Convert soccer event stream data to SPADL and value player actions using VAEP or xT
MIT License
621 stars 137 forks source link

Lack of compatibility with Wyscout Data: Event Data for one specific match #712

Closed derwidii closed 6 months ago

derwidii commented 6 months ago

I am currently using the socceraction library to convert Wyscout event data into SPADL actions. I am specifically trying to use the convert_to_actions function from the socceraction.spadl.wyscout module. However, I've encountered some challenges due to a mismatch between the expected data format of the library and the format of my data.
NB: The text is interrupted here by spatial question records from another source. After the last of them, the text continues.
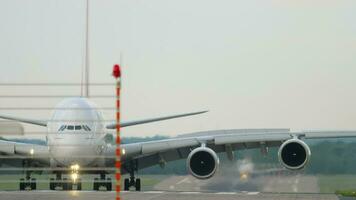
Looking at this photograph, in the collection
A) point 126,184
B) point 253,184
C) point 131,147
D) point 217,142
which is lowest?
point 253,184

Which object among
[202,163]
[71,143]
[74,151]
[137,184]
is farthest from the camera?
[137,184]

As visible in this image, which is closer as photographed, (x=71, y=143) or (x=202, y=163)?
(x=71, y=143)

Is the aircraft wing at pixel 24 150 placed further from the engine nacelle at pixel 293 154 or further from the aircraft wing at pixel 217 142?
the engine nacelle at pixel 293 154

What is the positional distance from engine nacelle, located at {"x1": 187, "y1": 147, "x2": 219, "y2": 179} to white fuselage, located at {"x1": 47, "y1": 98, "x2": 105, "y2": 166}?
3.01 metres

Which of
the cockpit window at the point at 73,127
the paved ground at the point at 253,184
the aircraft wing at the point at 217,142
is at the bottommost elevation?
the paved ground at the point at 253,184

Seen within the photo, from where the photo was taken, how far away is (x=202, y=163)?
92.3 feet

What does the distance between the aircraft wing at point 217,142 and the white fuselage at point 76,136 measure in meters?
2.32

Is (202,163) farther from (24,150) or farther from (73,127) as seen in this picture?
(24,150)

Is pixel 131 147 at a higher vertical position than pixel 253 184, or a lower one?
higher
My dataset consists of several JSON files (e.g., match1.json, match2.json, etc.), each containing only the events of a specific match. Unlike the provided Wyscout dataset structure, there are no separate JSON files for teams, players, or matches metadata. Each events file directly lists the events without additional match metadata. The data is in the following format:

https://footballdata.wyscout.com/wp-content/uploads/2021/01/V3Events.txt

Now the tricky part is that i cannot convert this datastructure into the SPADL format.

Issues Encountered:

  1. Missing 'matches' Object: The convert_to_spadl function fails with a KeyError stating "no object named matches in the file" because it expects a broader dataset that includes match metadata.

  2. Missing Columns in convert_actions: The convert_actions function does not work due to missing columns such as 'positions' and 'tags', which my dataset does not contain.

Is there a way to adapt the convert_to_spadl or convert_actions functions to handle a dataset structured as mine, without the typical 'matches', 'teams', and 'players' data? I w

I'd appreciate any help you can offer. I'd love to use your package nevertheless. I'd be especially interesting in estimating the VAEP. Therefore, thank you very much in advance for your support.

probberechts commented 6 months ago

This is Wyscout v3 data. It is currently not supported (see #156) and I do not have plans to implement it myself.